Passage given =
------------------------------------------------

Skip to content

LabelEncoder

Bases: InvertibleTableTransformer

The LabelEncoder encodes one or more given columns into labels.

Source code in src/safeds/data/tabular/transformation/_label_encoder.py
class LabelEncoder(InvertibleTableTransformer):
    """The LabelEncoder encodes one or more given columns into labels."""

    def __init__(self) -> None:
        self._wrapped_transformer: sk_OrdinalEncoder | None = None
        self._column_names: list[str] | None = None

    def fit(self, table: Table, column_names: list[str] | None) -> LabelEncoder:
        """
        Learn a transformation for a set of columns in a table.

        This transformer is not modified.

        Parameters
        ----------
        table : Table
            The table used to fit the transformer.
        column_names : list[str] | None
            The list of columns from the table used to fit the transformer. If `None`, all columns are used.

        Returns
        -------
        fitted_transformer : TableTransformer
            The fitted transformer.

        Raises
        ------
        UnknownColumnNameError
            If column_names contain a column name that is missing in the table.
        ValueError
            If the table contains 0 rows.
        """
        if column_names is None:
            column_names = table.column_names
        else:
            missing_columns = sorted(set(column_names) - set(table.column_names))
            if len(missing_columns) > 0:
                raise UnknownColumnNameError(missing_columns)

        if table.number_of_rows == 0:
            raise ValueError("The LabelEncoder cannot transform the table because it contains 0 rows")

        if table.keep_only_columns(column_names).remove_columns_with_non_numerical_values().number_of_columns > 0:
            warnings.warn(
                "The columns"
                f" {table.keep_only_columns(column_names).remove_columns_with_non_numerical_values().column_names} contain"
                " numerical data. The LabelEncoder is designed to encode non-numerical values into numerical values",
                UserWarning,
                stacklevel=2,
            )

        wrapped_transformer = sk_OrdinalEncoder()
        wrapped_transformer.fit(table._data[column_names])

        result = LabelEncoder()
        result._wrapped_transformer = wrapped_transformer
        result._column_names = column_names

        return result

    def transform(self, table: Table) -> Table:
        """
        Apply the learned transformation to a table.

        The table is not modified.

        Parameters
        ----------
        table : Table
            The table to which the learned transformation is applied.

        Returns
        -------
        transformed_table : Table
            The transformed table.

        Raises
        ------
        TransformerNotFittedError
            If the transformer has not been fitted yet.
        UnknownColumnNameError
            If the input table does not contain all columns used to fit the transformer.
        ValueError
            If the table contains 0 rows.
        """

------------------------------------------------

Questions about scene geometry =
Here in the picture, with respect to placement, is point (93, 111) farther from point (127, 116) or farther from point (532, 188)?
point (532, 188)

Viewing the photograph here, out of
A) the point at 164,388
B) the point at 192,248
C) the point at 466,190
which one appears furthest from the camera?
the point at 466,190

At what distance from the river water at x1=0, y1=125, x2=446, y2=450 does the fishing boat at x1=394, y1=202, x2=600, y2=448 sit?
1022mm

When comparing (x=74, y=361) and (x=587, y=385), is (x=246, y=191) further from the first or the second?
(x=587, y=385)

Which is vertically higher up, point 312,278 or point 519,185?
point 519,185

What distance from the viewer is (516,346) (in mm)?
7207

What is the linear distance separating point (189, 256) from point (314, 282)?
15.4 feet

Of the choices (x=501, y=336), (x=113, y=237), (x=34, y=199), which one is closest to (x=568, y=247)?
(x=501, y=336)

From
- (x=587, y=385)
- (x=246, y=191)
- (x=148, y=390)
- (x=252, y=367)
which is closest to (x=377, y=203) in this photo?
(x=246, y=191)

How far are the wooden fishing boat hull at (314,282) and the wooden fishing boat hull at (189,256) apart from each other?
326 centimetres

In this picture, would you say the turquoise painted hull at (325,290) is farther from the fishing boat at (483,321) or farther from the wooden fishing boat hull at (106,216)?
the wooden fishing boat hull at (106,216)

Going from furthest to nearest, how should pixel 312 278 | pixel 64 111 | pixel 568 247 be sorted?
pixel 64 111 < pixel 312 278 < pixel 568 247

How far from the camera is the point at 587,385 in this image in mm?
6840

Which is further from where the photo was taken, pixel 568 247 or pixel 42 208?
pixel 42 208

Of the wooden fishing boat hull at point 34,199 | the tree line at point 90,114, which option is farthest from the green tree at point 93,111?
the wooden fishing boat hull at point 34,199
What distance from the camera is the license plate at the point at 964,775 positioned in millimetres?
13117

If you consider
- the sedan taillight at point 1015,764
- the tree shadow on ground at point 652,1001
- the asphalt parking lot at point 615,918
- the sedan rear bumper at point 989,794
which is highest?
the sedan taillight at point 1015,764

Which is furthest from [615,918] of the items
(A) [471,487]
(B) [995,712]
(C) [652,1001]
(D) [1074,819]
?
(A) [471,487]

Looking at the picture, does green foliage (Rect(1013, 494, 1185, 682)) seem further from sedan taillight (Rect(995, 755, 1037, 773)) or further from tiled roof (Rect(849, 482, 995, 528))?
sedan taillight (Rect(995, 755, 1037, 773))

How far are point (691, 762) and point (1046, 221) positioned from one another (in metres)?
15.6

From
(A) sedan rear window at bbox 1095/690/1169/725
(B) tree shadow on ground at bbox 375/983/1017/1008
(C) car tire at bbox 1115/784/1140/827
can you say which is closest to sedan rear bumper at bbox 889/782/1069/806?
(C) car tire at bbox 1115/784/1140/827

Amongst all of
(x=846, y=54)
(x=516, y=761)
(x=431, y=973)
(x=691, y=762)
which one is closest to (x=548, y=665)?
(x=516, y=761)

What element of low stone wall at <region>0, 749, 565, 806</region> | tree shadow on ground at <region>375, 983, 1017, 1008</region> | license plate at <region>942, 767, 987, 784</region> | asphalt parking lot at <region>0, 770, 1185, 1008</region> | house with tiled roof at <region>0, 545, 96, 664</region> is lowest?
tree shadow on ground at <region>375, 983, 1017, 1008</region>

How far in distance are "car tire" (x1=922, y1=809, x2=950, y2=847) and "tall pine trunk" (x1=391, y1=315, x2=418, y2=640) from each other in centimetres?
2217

------------------------------------------------

Work instructions =
1: On the LabelEncoder page, which class does LabelEncoder inherit from?
2: Rewrite the LabelEncoder page from "def fit(self, table: Table, column_names: list[str]" to "columns are used.", replacing "Learn" with "Compute".
3: Write the next part of the LabelEncoder source code, picking up after its final line.

Solved problems =
1: InvertibleTableTransformer

2:
def fit(self, table: Table, column_names: list[str] | None) -> LabelEncoder:
        """
        Compute a transformation for a set of columns in a table.

        This transformer is not modified.

        Parameters
        ----------
        table : Table
            The table used to fit the transformer.
        column_names : list[str] | None
            The list of columns from the table used to fit the transformer. If `None`, all columns are used.

3:
        # Transformer has not been fitted yet
        if self._wrapped_transformer is None or self._column_names is None:
            raise TransformerNotFittedError

        # Input table does not contain all columns used to fit the transformer
        missing_columns = sorted(set(self._column_names) - set(table.column_names))
        if len(missing_columns) > 0:
            raise UnknownColumnNameError(missing_columns)

        if table.number_of_rows == 0:
            raise ValueError("The LabelEncoder cannot transform the table because it contains 0 rows")

        data = table._data.reset_index(drop=True)
        data.columns = table.column_names
        data[self._column_names] = self._wrapped_transformer.transform(data[self._column_names])
        return Table._from_pandas_dataframe(data)

    def inverse_transform(self, transformed_table: Table) -> Table:
        """
        Undo the learned transformation.

        The table is not modified.

        Parameters
        ----------
        transformed_table : Table
            The table to be transformed back to the original version.

        Returns
        -------
        table : Table
            The original table.

        Raises
        ------
        TransformerNotFittedError
            If the transformer has not been fitted yet.
        UnknownColumnNameError
            If the input table does not contain all columns used to fit the transformer.
        NonNumericColumnError
            If the specified columns of the input table contain non-numerical data.
        ValueError
            If the table contains 0 rows.
        """
        # Transformer has not been fitted yet
        if self._wrapped_transformer is None or self._column_names is None:
            raise TransformerNotFittedError

        missing_columns = sorted(set(self._column_names) - set(transformed_table.column_names))
        if len(missing_columns) > 0:
            raise UnknownColumnNameError(missing_columns)

        if transformed_table.number_of_rows == 0:
            raise ValueError("The LabelEncoder cannot inverse transform the table because it contains 0 rows")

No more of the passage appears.